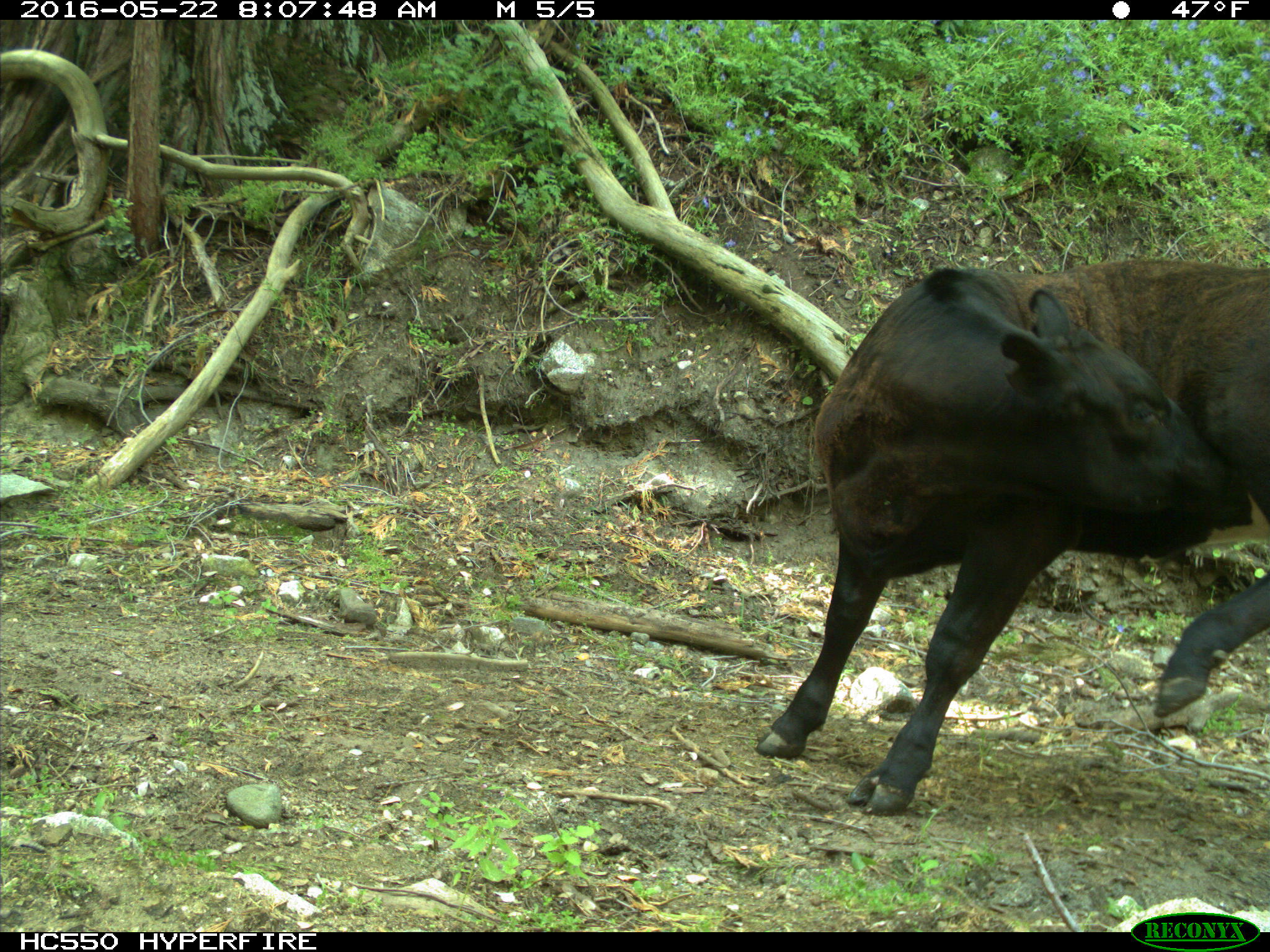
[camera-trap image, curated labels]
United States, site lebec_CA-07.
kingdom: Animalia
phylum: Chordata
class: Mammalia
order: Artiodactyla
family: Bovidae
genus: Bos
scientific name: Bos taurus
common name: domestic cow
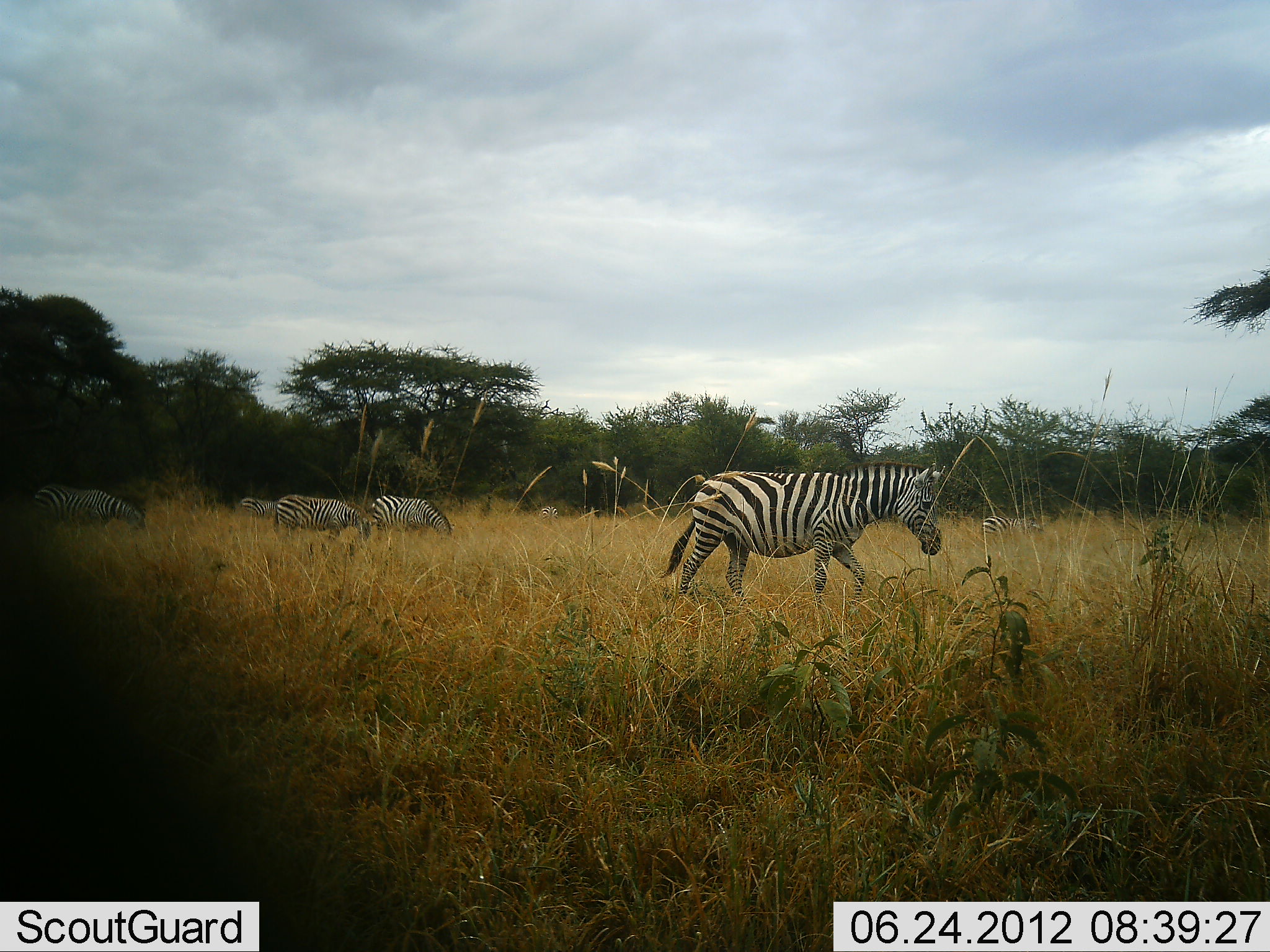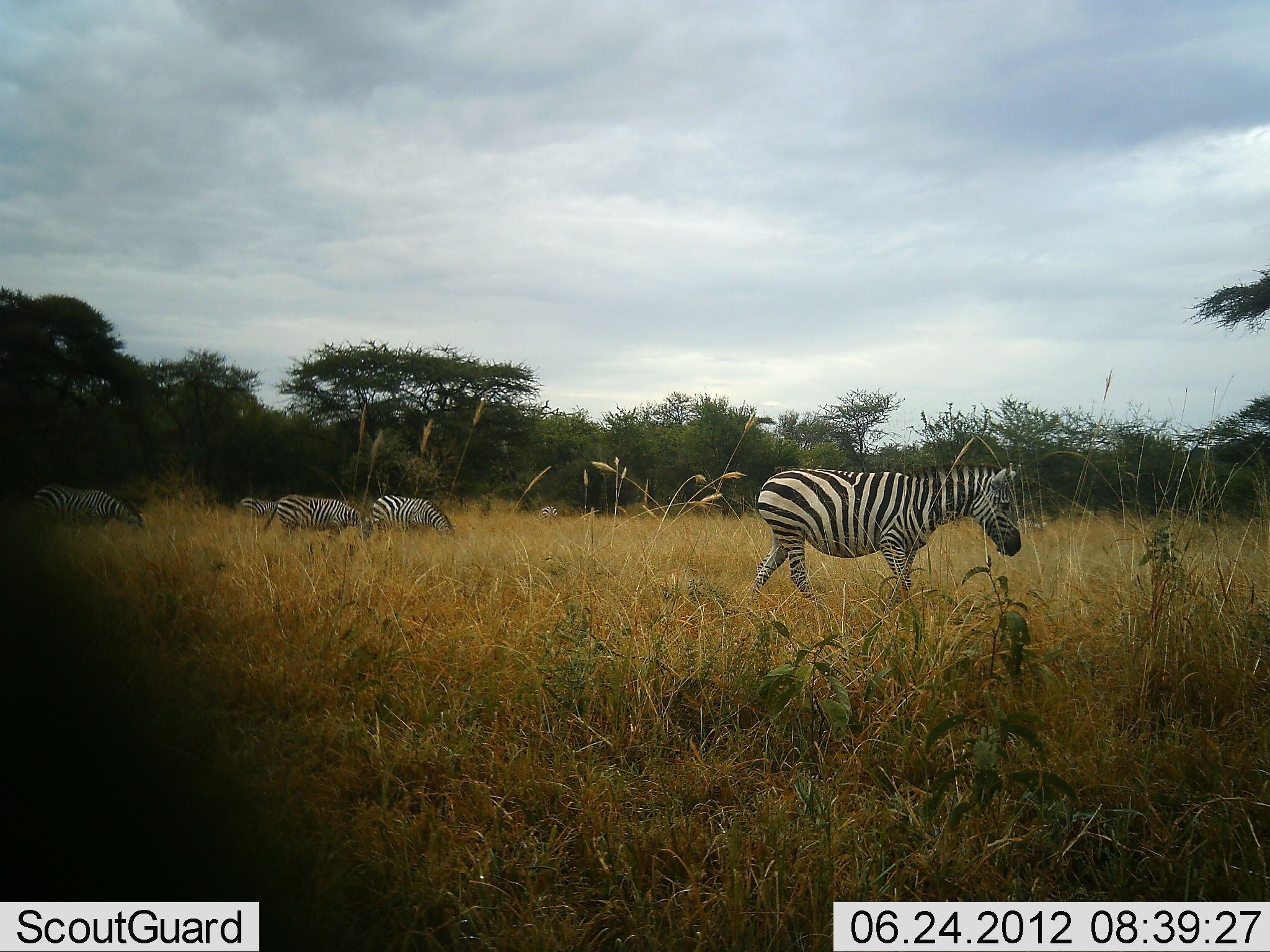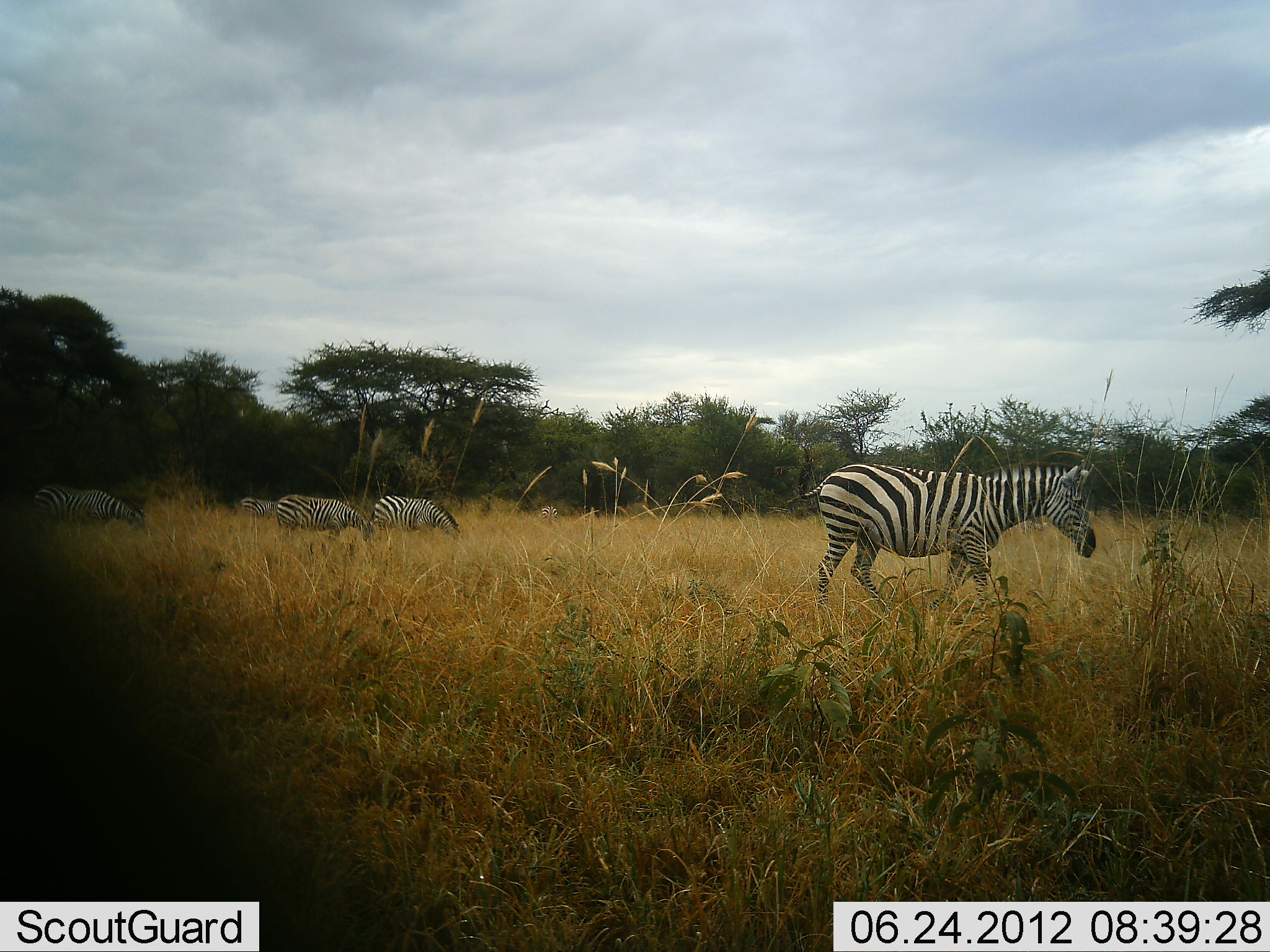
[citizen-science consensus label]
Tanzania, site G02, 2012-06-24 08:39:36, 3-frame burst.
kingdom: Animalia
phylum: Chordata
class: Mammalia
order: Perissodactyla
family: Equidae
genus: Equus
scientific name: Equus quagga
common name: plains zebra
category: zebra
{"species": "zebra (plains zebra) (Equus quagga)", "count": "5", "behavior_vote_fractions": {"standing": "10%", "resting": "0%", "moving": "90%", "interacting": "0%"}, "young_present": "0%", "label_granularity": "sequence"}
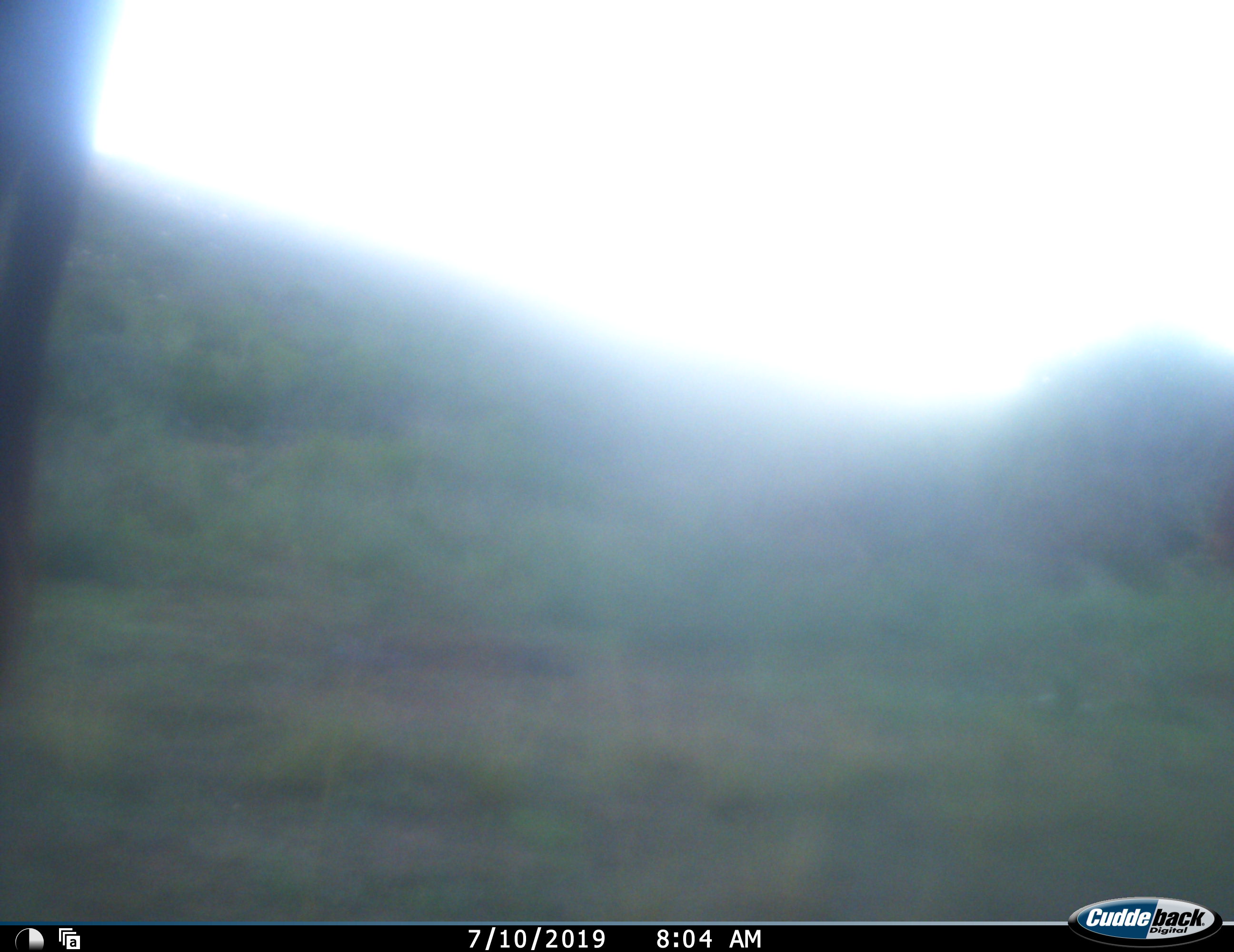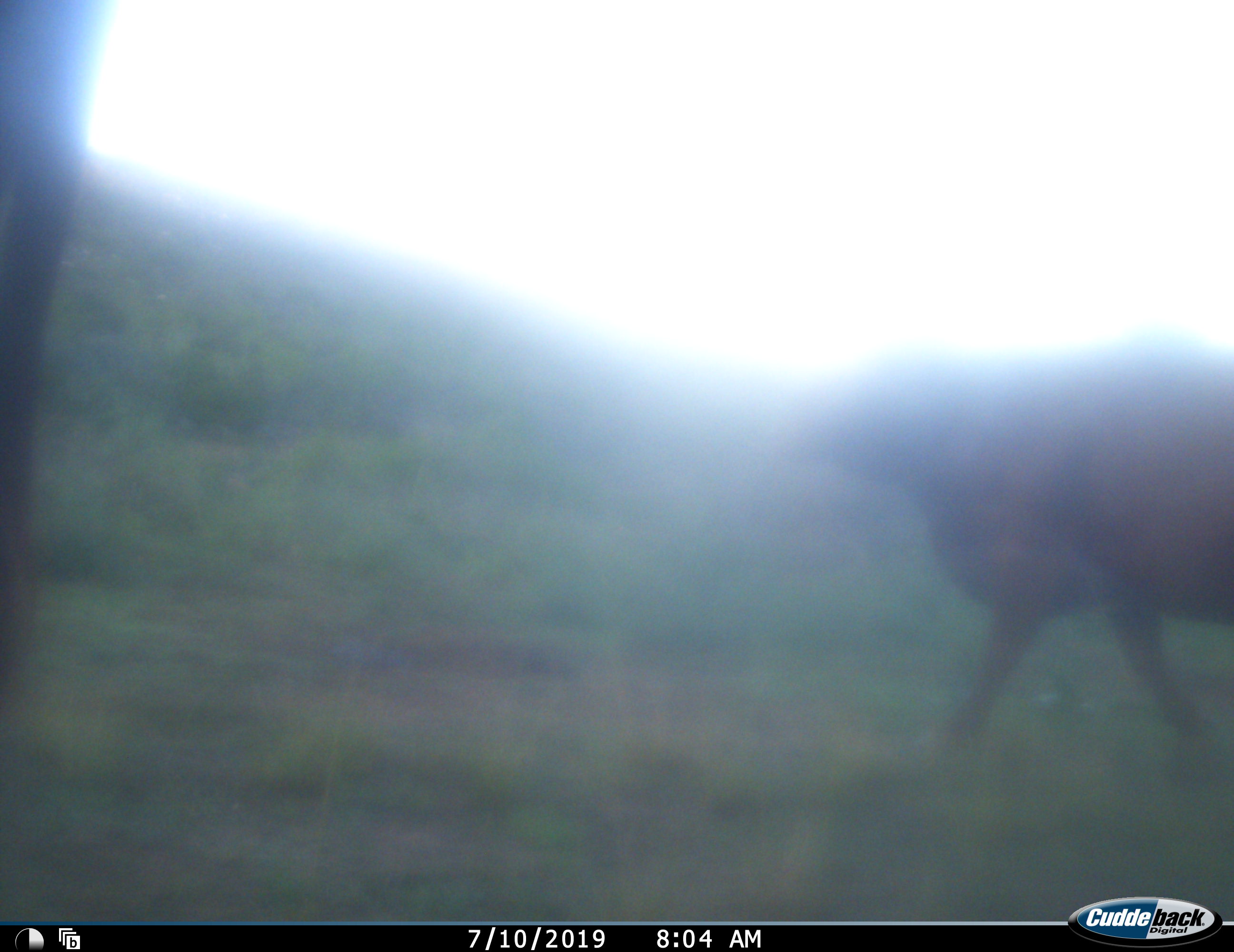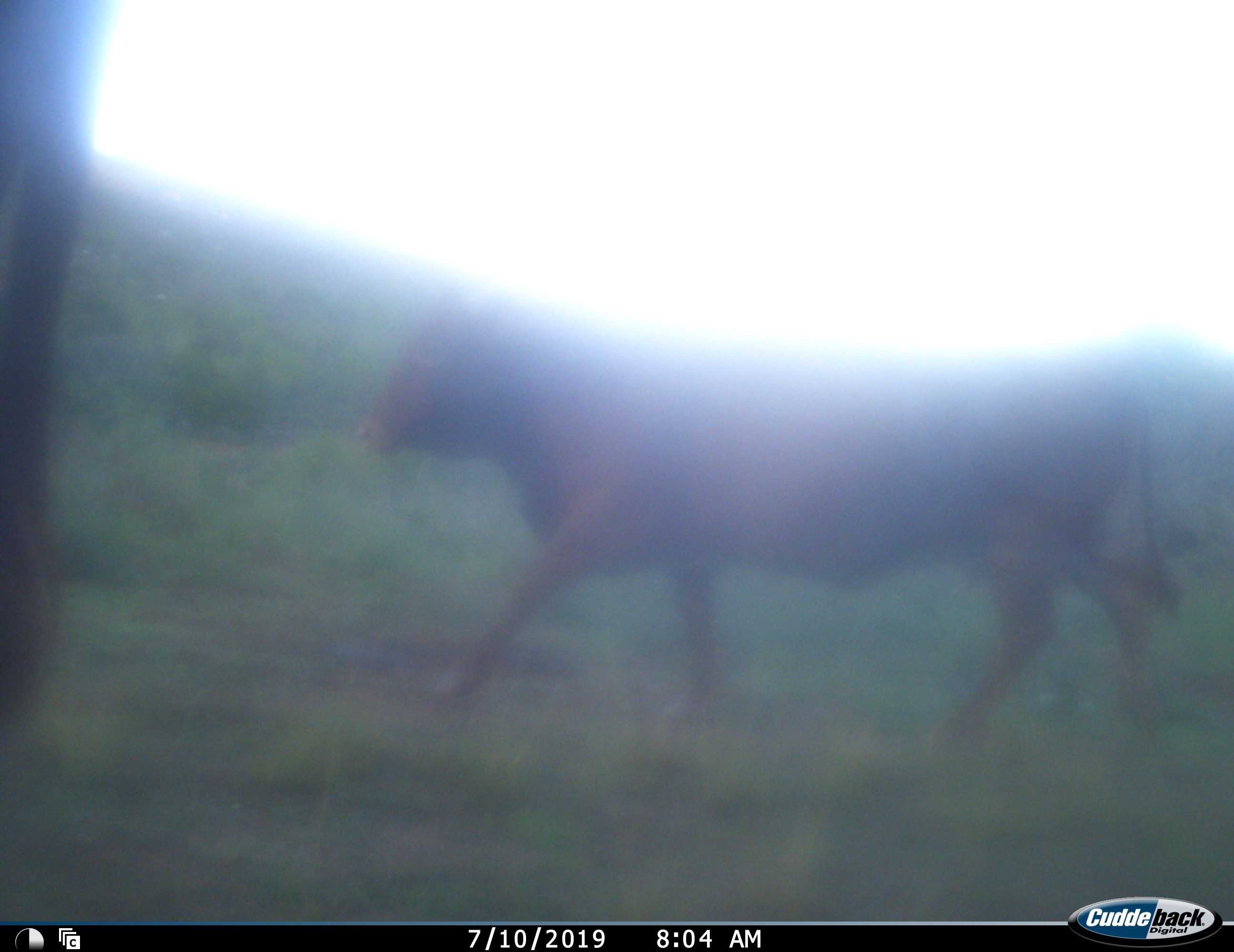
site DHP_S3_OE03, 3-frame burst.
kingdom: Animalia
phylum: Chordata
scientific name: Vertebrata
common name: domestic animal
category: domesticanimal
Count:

════════════════

- **Task directions**
Would you please return all lines from the listing above that contain "plains"?

- **Exercise response**
common name: plains zebra
{"species": "zebra (plains zebra) (Equus quagga)", "count": "5", "behavior_vote_fractions": {"standing": "10%", "resting": "0%", "moving": "90%", "interacting": "0%"}, "young_present": "0%", "label_granularity": "sequence"}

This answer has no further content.